Jennifer Williams, a career foreign service officer and special adviser to Pence for Europe and Russia, arrived at the U.S. Capitol to testify behind closed doors on Thursday morning with members of the House of Representatives Foreign Affairs, Intelligence and Oversight committees.
Lawmakers will look to Williams for information about how much Pence knew about efforts by Trump and those around him to pressure Ukrainian officials to investigate former Vice President Joe Biden and his son Hunter, and foreign interference in the 2016 U.S. election.
According to CNN, Williams was “concerned” about Trump’s July 25 phone call with Ukraine president Zelensky.
Williams was on the July 25 call between Trump and Ukraine President Volodymr Zelensky, and she was concerned about what she heard on the call but there is no indication Williams raised her concerns to her superiors, according to the source.
Justin Shur, Williams’ attorney, told CNN in a statement Wednesday night that she would answer the committee’s questions “if required to appear.”
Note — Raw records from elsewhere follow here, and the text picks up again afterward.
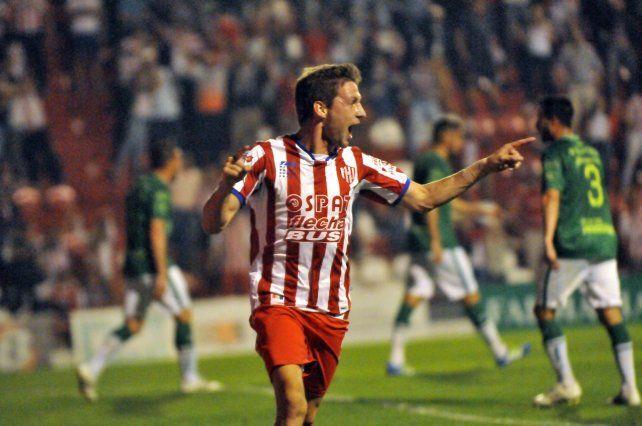 Franco Soldano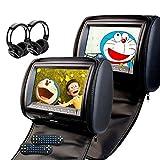 Eincar 9 Zoll LCD-Breit Digital Screen ultradünne Auto-Kopfstütze DVD-Player Multimedia-Kopfstütze Video-Player mit USB / SD-IR-Kopfhörer-Monitor und Fernbedienung (CH1001B + Y0101S) Beige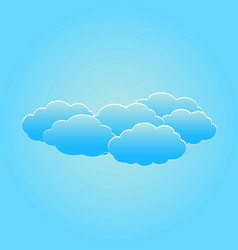set of fluffy white clouds on the light blue sky vector image
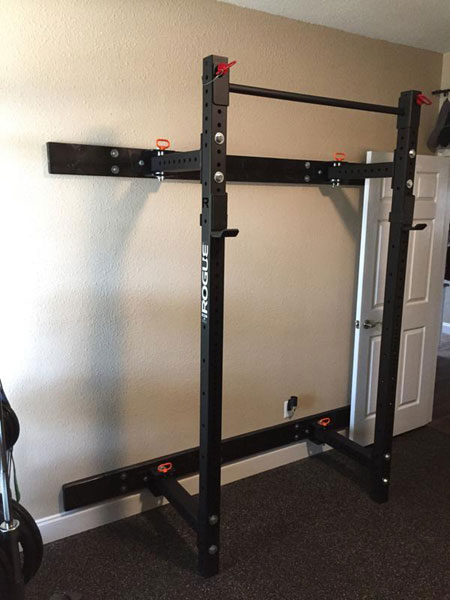 how to make a wall mounted squat rack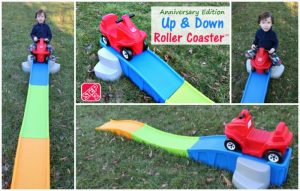 Step2 Roller Coaster – Hottest Toy of the Summer Is the Anniversary Edition Up & Down Roller Coaster™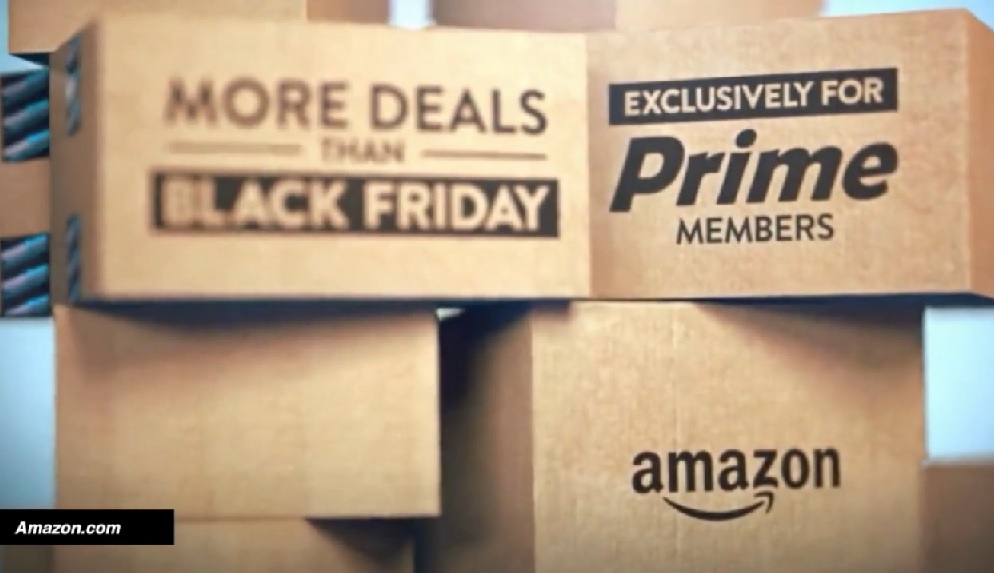 how to get another amazon prime free trial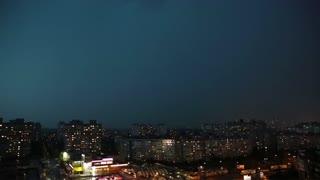Lightning strikes on a dark stormy night, video timelapse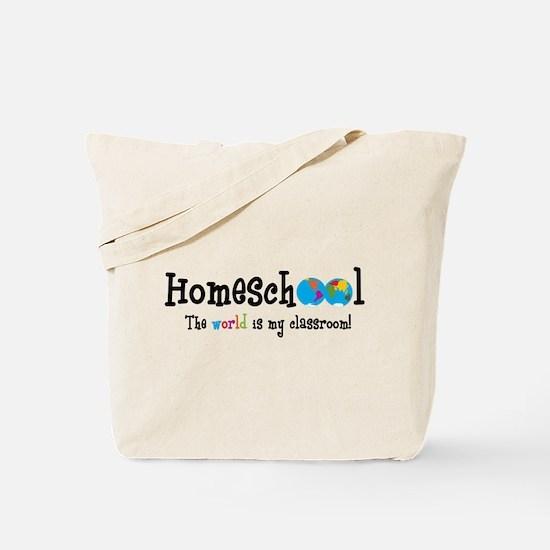 Cute Homeschool Tote Bag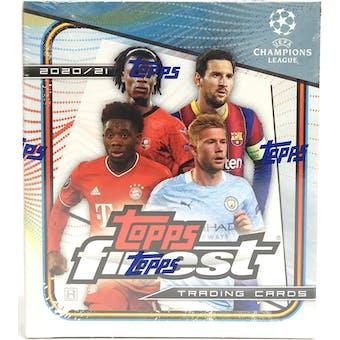 2020/21 Topps Finest UEFA Champions League Soccer Hobby Mini Box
“Jennifer is a longtime dedicated State Department employee,” Shur said in the statement. “If required to appear, she will answer the Committees’ questions. We expect her testimony will largely reflect what is already in the public record.” [….]
Williams, a longtime State Department staffer, is detailed to Pence’s office as special adviser on European and Russian affairs and was one of two Pence aides on the call. The other was Gen. Keith Kellogg, the vice president’s national security adviser, who has not yet been called to testify.
Williams would be the first person on Pence’s national security team to appear. She has knowledge of how much the vice president knew about the efforts by Trump and those around him to push Ukraine to launch investigations into former Vice President Joe Biden and his son, as well as 2016 election interference, a source familiar with her thinking told CNN.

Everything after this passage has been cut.